Depuis des décennies, Microsoft et Apple sont considérés comme le yin et le yang du petit monde des nouvelles technologique, les produits Microsoft étant présentés comme destinés aux cadres bien pensants, tandis que ceux d'Apple s'adressaient aux chercheurs de vérité et aux rebelles, ceux qui sont prêts à tenir tête aux puissants. Ces clichés reflétaient également la manière dont les fondateurs et les CEO de longue date des deux entreprises étaient décrits : Steve Jobs, le rebelle, et Bill Gates, l'employé modèle. Comme les temps ont changé ! Aujourd'hui, le CEO d'Apple, Tim Cook, est devenu l'un des principaux flagorneurs du président américain Donald J. Trump, tandis que celui de Microsoft, Satya Nadella, est le seul dirigeant du secteur IT à avoir osé tenir tête au président lorsque cela s'avérait nécessaire, avec son calme habituel. Traditionnellement les fournisseurs américains ne prennent pas de risques et abondent aux campagnes présidentielles des candidats démocrate et républicain.

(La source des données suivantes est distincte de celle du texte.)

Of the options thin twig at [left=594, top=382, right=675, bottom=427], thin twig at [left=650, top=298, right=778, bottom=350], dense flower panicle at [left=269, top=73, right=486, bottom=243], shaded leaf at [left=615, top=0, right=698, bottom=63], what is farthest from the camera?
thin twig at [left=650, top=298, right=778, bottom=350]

Apple passe de 1984 à l'ère Trump

Steve Jobs a construit la mystique de la firme à la pomme de deux manières : en créant des produits révolutionnaires au design élégant et en lançant des campagnes publicitaires qui donnaient aux gens le sentiment qu'utiliser les produits Apple prouvait qu'ils étaient des rebelles, des libres penseurs et des créatifs qui luttaient contre le statu quo étouffant et se forgeaient leur propre chemin dans le monde. La publicité Apple la plus connue de cette époque était la publicité « 1984 » diffusée pendant le Super Bowl pour présenter le Macintosh ; elle montrait Big Brother et ses sbires endoctrinés vaincus par une belle jeune femme armée uniquement d'une masse. Le message était clair : le Mac, sur le point d'être commercialisé, libérerait le monde des bien pensants et des PC Windows ennuyeux. Treize ans plus tard, en 1997, Apple a renforcé ce message avec sa campagne publicitaire « Think Different », qui mettait en scène des rebelles révolutionnaires qui ont combattu le statu quo, notamment Martin Luther King et Mahatma Gandi. Le message était le même qu'en 1984 : utilisez un Mac pour prouver que vous faites partie des rebelles libres d'esprit qui peuvent changer le monde.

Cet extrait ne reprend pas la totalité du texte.